Working of LLC Taxes

For the purposes of federal income tax, LLCs are treated as pass-through entities, which means that LLCs themselves do not pay taxes on their business income. It is rather its members who pay the taxes on their share of LLC’s profits.

In addition to these federal taxes, as applicable as per the tax bracket that you are a part of, state or local governments might also impose additional LLC taxes. The LLCs’ members can, however, choose to get taxed as a corporation instead of a passed-through entity.

Combining all the LLC taxes that are levied by the federal, state, and local governments, there are several types of LLC taxes.
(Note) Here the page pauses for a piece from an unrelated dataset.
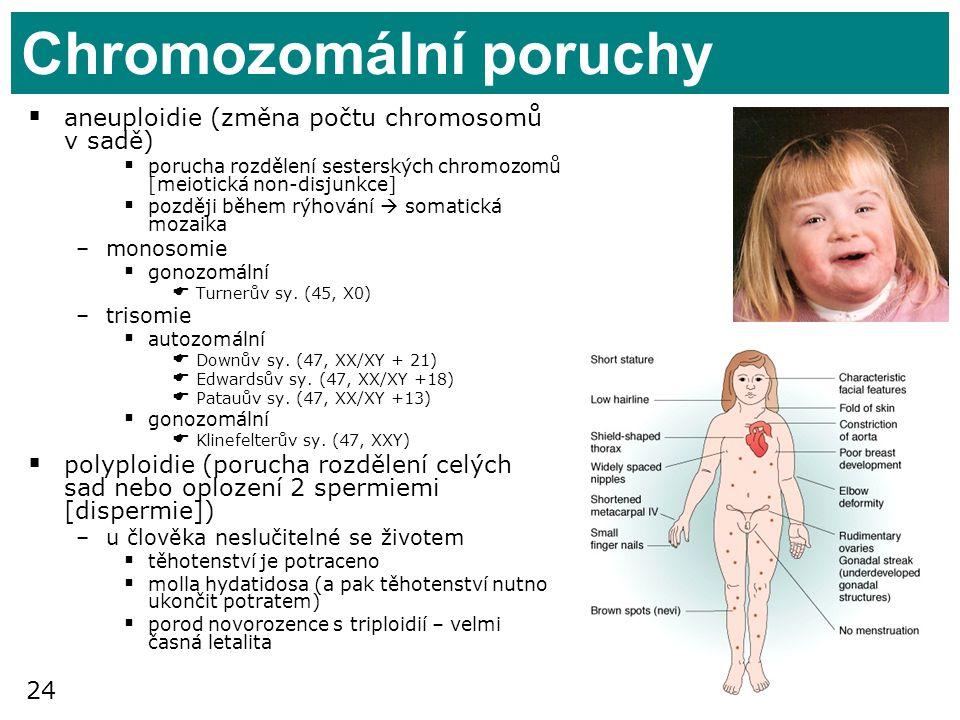 24 Chromozomální poruchy  aneuploidie (změna počtu chromosomů v sadě)  porucha rozdělení sesterských chromozomů [meiotická non-disjunkce]  později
It is the members of the LLC who are responsible for paying income tax on any income earned from the LLC in addition to their self-employment taxes.

Further on, you would also be required to pay payroll taxes and sales taxes, depending upon what you are selling and whether you have any employees or not. In fact, further complexity can be added to the fold because the LLC can decide to be taxed as a different type of business entity.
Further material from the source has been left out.